▶ Consigne A
Reproduisez à l'identique les lignes des entrées, en commençant par la toute première ligne des entrées et en terminant par la ligne qui contient "[455, 141, 465, 154]", les deux bornes comprises.

▶ Extrait cité
-*-*-
Nos conversations à bâtons rompus mettent nos enfants au courrant du vrai fonds de nos pensées et de nos inclinations. A la fréquence avec laquelle nous revenons sur certains sujets, à l'animation de notre voix, ils distinguent, sans en avoir nettement conscience, de quel sentiment nous nous inspirons. Croit-on qu'il leur faille beaucoup de discernement pour découvrir quel cas nous faisons ou ne faisons pas de l'argent, de la figure, de la toilette? Quand nous racontons comment telle personne était mise, la couleur de sa robe, la forme de son chapeau, quand nous nous informons diligemment des dernières modes, du coût de certains costumes, nos petites filles concevront une haute idée de l'importance de ces fanfreluches. A la nouvelle d'une mort, nous enquérons-nous avidement de ce que laisse le défunt, du sort de ses biens, et à la nouvelle d'un mariage, de la dot que donne le père, ou de ce que gagne le fiancé ? Nous apitoyons-nous sur les embarras de tout ce qui ne vit pas dans l'aisance ? on croira, dans le cercle des petits qui nous entourent, que l'argent est affaire de premier ordre. On se figurera qu'être riche, c'est avoir beaucoup de mérites, et que la pauvreté ne laisse pas que d'être honteuse. Ces questions, au contraire, sont-elles rarement touchées parmi nous, nous entend-on peser gens et choses à la balance du vrai mérite, de la valeur morale ? Nos enfants apprendront à regarder moins à l'apparence, au succès extérieur, aux avantages matériels; leur conscience sera mise en éveil, leurs notions même du beau, du bien et du vrai s'élèveront; ils pardonneront moins facilement à tout ce qui brille, ils réserveront leur estime pour d'autres personne que celles qui font honneur aux modistes, aux maître de danse, aux entrepreneurs d'affaires et de mariages. Une notable partie de cette éducation se fait aux repas.
-*-*-
▶ Lignes de données
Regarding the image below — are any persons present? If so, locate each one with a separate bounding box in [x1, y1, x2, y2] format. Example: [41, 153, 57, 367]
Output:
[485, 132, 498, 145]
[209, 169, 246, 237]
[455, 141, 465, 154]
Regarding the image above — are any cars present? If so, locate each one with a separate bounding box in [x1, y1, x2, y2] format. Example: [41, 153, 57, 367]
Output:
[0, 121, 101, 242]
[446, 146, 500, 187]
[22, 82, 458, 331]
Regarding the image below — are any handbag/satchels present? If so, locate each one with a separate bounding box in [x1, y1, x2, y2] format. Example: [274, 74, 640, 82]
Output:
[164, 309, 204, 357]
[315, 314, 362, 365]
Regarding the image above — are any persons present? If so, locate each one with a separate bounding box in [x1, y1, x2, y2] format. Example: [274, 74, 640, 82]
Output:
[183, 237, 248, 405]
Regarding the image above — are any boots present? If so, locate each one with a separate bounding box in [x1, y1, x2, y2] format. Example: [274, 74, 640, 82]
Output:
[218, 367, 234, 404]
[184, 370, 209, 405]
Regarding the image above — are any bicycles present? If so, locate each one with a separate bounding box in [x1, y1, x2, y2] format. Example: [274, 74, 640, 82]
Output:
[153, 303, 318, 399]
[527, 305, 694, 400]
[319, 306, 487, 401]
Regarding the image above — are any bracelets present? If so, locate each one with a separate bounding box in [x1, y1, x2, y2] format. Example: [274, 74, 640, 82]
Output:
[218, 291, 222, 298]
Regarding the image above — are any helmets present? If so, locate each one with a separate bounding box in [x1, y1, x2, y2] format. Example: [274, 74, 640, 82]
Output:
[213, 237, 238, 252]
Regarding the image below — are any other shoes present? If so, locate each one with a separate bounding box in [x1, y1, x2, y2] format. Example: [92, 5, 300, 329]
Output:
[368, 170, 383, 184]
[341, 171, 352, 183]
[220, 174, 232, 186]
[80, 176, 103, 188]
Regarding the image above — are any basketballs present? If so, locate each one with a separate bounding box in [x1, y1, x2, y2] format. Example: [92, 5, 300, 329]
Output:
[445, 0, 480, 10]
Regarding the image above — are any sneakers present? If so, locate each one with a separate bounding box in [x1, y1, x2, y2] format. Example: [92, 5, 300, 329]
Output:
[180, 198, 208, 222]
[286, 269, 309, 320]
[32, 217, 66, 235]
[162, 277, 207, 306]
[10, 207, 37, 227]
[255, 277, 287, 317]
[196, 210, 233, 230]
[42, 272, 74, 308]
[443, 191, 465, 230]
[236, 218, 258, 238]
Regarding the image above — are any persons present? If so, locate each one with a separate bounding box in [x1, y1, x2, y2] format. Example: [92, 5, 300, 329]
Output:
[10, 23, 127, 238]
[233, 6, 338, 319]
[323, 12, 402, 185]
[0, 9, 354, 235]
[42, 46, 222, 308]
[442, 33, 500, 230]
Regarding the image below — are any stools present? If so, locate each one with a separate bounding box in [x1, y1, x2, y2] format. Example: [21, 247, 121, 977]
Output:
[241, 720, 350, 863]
-*-*-
▶ Consigne B
Indiquez si chacune des affirmations suivantes concorde avec l'extrait en répondant par oui ou par non, puis citez à l'identique les mots de l'extrait qui le prouvent. (i) Les enfants perçoivent le sentiment qui nous inspire en en ayant nettement conscience. (ii) Une notable partie de cette éducation a lieu pendant les repas. (iii) Parler souvent des dernières modes donne aux petites filles une haute idée de l'importance des fanfreluches.

▶ Réponse complète A
Regarding the image below — are any persons present? If so, locate each one with a separate bounding box in [x1, y1, x2, y2] format. Example: [41, 153, 57, 367]
Output:
[485, 132, 498, 145]
[209, 169, 246, 237]
[455, 141, 465, 154]

▶ Réponse complète B
(i) Non : « sans en avoir nettement conscience ».
(ii) Oui : « Une notable partie de cette éducation se fait aux repas. »
(iii) Oui : « nos petites filles concevront une haute idée de l'importance de ces fanfreluches ».